*** Opening of ENTRIES PROVIDED ***

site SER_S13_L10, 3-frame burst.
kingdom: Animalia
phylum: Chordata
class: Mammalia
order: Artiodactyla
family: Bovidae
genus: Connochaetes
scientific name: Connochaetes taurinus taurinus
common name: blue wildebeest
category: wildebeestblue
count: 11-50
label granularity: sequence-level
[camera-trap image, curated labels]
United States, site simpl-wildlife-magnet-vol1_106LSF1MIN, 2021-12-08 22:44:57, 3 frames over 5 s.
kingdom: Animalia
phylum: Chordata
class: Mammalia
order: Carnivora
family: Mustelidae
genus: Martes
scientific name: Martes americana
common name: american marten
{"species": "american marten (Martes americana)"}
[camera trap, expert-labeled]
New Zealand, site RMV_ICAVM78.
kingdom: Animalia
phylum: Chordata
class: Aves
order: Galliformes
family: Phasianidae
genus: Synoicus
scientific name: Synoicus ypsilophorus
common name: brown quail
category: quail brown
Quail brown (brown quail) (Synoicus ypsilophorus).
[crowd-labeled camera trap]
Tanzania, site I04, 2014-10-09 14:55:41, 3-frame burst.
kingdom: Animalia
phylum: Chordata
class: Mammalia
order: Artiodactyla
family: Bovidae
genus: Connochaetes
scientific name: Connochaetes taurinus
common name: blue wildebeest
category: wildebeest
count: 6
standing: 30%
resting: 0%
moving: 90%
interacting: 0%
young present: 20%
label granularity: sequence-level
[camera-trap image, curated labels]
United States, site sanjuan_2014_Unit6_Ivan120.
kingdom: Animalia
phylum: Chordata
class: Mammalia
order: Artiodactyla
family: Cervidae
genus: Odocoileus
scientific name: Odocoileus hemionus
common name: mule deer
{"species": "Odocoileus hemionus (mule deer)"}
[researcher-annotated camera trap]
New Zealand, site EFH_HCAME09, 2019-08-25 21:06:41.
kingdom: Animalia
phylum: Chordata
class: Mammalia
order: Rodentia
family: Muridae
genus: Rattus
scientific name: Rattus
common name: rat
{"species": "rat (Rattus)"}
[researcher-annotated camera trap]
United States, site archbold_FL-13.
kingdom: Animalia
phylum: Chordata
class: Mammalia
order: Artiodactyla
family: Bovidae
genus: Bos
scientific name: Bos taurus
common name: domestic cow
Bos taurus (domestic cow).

*** Close of ENTRIES PROVIDED ***

WHAT YOU NEED TO DO - Copy the records word for word.

WORKED SOLUTION -
site SER_S13_L10, 3-frame burst.
kingdom: Animalia
phylum: Chordata
class: Mammalia
order: Artiodactyla
family: Bovidae
genus: Connochaetes
scientific name: Connochaetes taurinus taurinus
common name: blue wildebeest
category: wildebeestblue
count: 11-50
label granularity: sequence-level
[camera-trap image, curated labels]
United States, site simpl-wildlife-magnet-vol1_106LSF1MIN, 2021-12-08 22:44:57, 3 frames over 5 s.
kingdom: Animalia
phylum: Chordata
class: Mammalia
order: Carnivora
family: Mustelidae
genus: Martes
scientific name: Martes americana
common name: american marten
{"species": "american marten (Martes americana)"}
[camera trap, expert-labeled]
New Zealand, site RMV_ICAVM78.
kingdom: Animalia
phylum: Chordata
class: Aves
order: Galliformes
family: Phasianidae
genus: Synoicus
scientific name: Synoicus ypsilophorus
common name: brown quail
category: quail brown
Quail brown (brown quail) (Synoicus ypsilophorus).
[crowd-labeled camera trap]
Tanzania, site I04, 2014-10-09 14:55:41, 3-frame burst.
kingdom: Animalia
phylum: Chordata
class: Mammalia
order: Artiodactyla
family: Bovidae
genus: Connochaetes
scientific name: Connochaetes taurinus
common name: blue wildebeest
category: wildebeest
count: 6
standing: 30%
resting: 0%
moving: 90%
interacting: 0%
young present: 20%
label granularity: sequence-level
[camera-trap image, curated labels]
United States, site sanjuan_2014_Unit6_Ivan120.
kingdom: Animalia
phylum: Chordata
class: Mammalia
order: Artiodactyla
family: Cervidae
genus: Odocoileus
scientific name: Odocoileus hemionus
common name: mule deer
{"species": "Odocoileus hemionus (mule deer)"}
[researcher-annotated camera trap]
New Zealand, site EFH_HCAME09, 2019-08-25 21:06:41.
kingdom: Animalia
phylum: Chordata
class: Mammalia
order: Rodentia
family: Muridae
genus: Rattus
scientific name: Rattus
common name: rat
{"species": "rat (Rattus)"}
[researcher-annotated camera trap]
United States, site archbold_FL-13.
kingdom: Animalia
phylum: Chordata
class: Mammalia
order: Artiodactyla
family: Bovidae
genus: Bos
scientific name: Bos taurus
common name: domestic cow
Bos taurus (domestic cow).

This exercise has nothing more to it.